Toward the end of Rachel Leah Jones’ film Gypsy Davy, screening at the True/False Film Festival, the filmmaker alludes to a classic lyric by concluding that her estranged father “was not strumming [her] pain, but his own.” The same could be said of her own film, which strums her own pain without the grace provided by her father’s gift.
The standard story on David Serva (aka David Jones) is a starry one: from humble American roots, he followed his muse in the 1960s from Berkeley, California to Moron de la Frontera, Spain, where he became a respected virtuoso guitarist in the Flamenco tradition, considered as a native and a master of the style. His glamorous performing career came at a cost, though, which his daughter seeks to expose.

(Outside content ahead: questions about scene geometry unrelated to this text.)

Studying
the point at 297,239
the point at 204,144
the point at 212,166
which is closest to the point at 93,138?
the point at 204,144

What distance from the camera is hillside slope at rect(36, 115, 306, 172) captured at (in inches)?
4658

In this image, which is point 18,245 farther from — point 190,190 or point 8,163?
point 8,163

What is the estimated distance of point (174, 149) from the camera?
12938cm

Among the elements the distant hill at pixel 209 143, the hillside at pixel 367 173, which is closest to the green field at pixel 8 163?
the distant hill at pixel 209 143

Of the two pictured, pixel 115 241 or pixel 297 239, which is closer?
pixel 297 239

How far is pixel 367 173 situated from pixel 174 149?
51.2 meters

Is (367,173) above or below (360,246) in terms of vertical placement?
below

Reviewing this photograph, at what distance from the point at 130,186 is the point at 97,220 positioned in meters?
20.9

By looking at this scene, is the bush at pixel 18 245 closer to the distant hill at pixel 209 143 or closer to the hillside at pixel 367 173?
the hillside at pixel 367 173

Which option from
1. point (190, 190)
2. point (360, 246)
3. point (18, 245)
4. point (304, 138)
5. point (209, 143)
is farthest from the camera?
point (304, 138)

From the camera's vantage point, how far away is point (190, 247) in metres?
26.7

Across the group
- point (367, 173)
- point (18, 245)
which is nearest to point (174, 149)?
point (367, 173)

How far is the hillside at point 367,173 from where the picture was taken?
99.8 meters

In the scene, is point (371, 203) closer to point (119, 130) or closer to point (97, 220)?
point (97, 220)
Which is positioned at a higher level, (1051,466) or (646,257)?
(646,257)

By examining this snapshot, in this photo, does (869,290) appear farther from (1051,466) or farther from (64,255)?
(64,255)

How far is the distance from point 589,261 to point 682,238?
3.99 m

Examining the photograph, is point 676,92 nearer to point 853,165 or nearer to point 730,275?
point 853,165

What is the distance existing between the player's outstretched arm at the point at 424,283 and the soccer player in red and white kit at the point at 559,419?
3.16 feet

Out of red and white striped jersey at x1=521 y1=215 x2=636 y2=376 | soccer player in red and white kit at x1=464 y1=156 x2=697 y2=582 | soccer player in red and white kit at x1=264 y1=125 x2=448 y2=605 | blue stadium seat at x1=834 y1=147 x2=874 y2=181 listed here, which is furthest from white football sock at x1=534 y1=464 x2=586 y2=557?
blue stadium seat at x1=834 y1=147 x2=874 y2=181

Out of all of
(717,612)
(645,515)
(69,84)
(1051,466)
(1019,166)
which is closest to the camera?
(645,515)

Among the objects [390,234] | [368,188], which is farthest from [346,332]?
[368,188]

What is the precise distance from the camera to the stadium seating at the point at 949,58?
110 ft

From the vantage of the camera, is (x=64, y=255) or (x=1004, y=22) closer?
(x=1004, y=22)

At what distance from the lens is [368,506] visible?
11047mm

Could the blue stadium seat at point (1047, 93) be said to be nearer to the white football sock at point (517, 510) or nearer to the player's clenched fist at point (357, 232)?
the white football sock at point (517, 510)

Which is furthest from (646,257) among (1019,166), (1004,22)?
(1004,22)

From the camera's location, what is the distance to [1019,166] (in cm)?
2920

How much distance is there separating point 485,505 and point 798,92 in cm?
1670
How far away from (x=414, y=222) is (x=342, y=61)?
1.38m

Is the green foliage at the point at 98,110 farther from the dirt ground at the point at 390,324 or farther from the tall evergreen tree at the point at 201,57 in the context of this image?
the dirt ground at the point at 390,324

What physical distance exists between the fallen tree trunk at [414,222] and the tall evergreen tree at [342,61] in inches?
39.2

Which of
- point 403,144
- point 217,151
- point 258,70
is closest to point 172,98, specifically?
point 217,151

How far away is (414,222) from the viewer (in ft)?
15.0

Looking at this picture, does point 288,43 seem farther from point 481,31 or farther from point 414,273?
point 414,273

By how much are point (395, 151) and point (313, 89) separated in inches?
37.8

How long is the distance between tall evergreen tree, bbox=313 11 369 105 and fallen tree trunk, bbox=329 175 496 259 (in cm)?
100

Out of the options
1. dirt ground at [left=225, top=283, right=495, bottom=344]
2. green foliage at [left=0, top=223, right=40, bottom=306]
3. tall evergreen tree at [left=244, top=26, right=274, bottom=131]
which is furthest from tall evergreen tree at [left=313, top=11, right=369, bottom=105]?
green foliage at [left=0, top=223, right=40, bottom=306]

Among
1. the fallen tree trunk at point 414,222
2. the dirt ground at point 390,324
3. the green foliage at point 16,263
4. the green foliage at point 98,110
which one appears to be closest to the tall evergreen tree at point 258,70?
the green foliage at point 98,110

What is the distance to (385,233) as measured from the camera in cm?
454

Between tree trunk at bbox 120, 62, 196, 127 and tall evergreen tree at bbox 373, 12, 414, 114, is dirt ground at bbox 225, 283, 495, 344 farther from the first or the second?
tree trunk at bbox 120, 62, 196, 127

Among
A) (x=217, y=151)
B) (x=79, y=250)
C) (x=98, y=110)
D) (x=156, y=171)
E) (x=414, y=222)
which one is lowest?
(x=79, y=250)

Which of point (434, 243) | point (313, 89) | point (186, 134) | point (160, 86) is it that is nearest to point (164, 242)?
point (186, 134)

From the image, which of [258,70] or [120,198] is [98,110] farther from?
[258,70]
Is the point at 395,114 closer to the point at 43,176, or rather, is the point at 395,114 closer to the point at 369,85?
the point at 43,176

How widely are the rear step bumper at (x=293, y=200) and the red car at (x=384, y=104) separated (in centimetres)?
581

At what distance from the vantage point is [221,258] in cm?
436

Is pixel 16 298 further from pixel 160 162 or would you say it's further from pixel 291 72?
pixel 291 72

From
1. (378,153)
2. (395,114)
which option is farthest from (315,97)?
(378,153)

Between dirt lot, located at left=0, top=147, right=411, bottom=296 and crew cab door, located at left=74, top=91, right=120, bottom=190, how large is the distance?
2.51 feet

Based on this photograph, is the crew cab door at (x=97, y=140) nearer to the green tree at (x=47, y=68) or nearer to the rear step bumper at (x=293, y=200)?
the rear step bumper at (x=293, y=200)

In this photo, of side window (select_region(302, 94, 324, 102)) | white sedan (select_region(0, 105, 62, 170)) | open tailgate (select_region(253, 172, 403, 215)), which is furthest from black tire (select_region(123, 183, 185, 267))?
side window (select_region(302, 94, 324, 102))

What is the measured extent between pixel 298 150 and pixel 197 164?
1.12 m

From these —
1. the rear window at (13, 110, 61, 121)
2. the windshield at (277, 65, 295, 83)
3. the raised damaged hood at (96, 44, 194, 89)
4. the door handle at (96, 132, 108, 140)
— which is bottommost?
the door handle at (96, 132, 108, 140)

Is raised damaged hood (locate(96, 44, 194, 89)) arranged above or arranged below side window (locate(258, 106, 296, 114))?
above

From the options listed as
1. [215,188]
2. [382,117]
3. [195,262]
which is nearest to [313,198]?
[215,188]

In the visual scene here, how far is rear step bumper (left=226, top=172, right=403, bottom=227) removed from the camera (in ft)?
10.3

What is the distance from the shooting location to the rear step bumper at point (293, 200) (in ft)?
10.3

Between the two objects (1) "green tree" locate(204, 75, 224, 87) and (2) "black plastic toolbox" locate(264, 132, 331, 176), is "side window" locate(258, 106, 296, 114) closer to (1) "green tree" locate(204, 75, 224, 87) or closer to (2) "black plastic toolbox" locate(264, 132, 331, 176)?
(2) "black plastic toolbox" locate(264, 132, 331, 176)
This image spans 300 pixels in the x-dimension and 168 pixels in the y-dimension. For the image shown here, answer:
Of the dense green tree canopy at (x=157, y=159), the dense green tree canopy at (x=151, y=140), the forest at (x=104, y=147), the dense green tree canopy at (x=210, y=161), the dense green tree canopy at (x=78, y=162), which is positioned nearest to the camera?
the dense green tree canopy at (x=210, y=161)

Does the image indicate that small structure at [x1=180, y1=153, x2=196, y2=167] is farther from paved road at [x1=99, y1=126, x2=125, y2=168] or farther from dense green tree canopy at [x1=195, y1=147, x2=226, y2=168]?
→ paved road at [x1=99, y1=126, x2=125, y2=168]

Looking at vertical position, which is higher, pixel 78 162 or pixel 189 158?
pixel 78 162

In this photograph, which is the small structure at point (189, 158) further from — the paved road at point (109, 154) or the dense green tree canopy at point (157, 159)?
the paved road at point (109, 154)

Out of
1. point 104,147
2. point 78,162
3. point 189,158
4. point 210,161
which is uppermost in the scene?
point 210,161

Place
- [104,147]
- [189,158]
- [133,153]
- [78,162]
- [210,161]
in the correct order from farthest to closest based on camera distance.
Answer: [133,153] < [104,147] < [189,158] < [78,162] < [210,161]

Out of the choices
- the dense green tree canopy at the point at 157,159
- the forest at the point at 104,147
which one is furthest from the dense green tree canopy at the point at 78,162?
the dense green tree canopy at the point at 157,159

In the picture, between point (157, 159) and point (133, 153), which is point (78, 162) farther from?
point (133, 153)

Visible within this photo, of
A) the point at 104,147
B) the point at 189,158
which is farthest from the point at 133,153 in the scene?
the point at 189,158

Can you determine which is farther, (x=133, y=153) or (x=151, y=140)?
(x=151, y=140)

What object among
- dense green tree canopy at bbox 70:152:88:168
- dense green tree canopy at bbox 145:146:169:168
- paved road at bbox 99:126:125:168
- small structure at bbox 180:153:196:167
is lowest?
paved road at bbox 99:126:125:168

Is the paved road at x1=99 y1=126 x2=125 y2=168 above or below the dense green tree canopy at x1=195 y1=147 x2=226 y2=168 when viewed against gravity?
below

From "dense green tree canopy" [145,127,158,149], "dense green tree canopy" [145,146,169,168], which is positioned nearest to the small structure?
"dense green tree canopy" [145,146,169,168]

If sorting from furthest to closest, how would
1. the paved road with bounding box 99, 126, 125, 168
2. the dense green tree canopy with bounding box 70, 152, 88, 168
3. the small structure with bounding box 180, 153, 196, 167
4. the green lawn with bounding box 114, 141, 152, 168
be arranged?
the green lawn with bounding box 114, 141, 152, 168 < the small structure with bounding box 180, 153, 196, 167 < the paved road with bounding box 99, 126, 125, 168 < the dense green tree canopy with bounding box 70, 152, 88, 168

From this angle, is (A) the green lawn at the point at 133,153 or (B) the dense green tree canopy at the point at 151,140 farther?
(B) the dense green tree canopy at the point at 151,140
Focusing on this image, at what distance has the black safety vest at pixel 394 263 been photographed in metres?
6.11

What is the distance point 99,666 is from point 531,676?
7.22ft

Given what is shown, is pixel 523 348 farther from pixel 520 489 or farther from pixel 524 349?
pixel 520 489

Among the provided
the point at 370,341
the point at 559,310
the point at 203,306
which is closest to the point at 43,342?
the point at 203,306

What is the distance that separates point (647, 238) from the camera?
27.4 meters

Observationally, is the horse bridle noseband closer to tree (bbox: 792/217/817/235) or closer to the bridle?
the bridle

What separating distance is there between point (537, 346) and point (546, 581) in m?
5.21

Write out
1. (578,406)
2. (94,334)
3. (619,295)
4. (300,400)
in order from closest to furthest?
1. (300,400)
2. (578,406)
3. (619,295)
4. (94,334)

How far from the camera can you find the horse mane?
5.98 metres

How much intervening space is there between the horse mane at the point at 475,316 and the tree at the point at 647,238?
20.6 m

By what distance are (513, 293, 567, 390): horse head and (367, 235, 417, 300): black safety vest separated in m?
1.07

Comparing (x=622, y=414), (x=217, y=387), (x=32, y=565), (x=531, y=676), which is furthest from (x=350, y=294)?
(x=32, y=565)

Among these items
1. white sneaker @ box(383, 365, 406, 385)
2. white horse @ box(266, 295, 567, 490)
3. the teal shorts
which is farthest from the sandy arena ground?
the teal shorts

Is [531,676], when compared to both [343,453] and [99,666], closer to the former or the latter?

Jones was also something of a serial monogamist, which Rachel reveals by peeling away layers of domesticity, interviewing five different children with five (or so) different women. It’s hard not to see the film as motivated by disappointment, which colors all the discarded women in Jones’ past, his children, and also, perhaps unsurprisingly, Jones himself. But Rachel’s own disappointment has been channeled more into anger than the others – so much so that even her conciliatory coda is punctuated by nastily passive-aggressive phrases.
The most meaningful scenes are the ones between David and Rachel. Rachel channels her radical political past: confrontational, direct, almost unable to control the pointedness of her questioning. But her father is diffident, disarming, and almost at ease in acknowledging the pain he has caused and that he still feels. One only needs to see the progression from David’s dashingly ambivalent young man to the smirking face and worried brow of the present day to see that it flows through him as strongly as Rachel resists it. In their final onscreen meeting, in Spain, David asks Rachel what she wants, and she doesn’t know what to do with the question, having lost her gusto.
Although David Jones is right to acknowledge his extreme domestic shortcomings, the younger Jones seems to gloss over her father’s abundant artistry, indicting him as a man and letting his music speak for itself. Her film is so clouded by bitterness that it’s hard to tell what that means, but for the dazzling beauty of the musical interludes.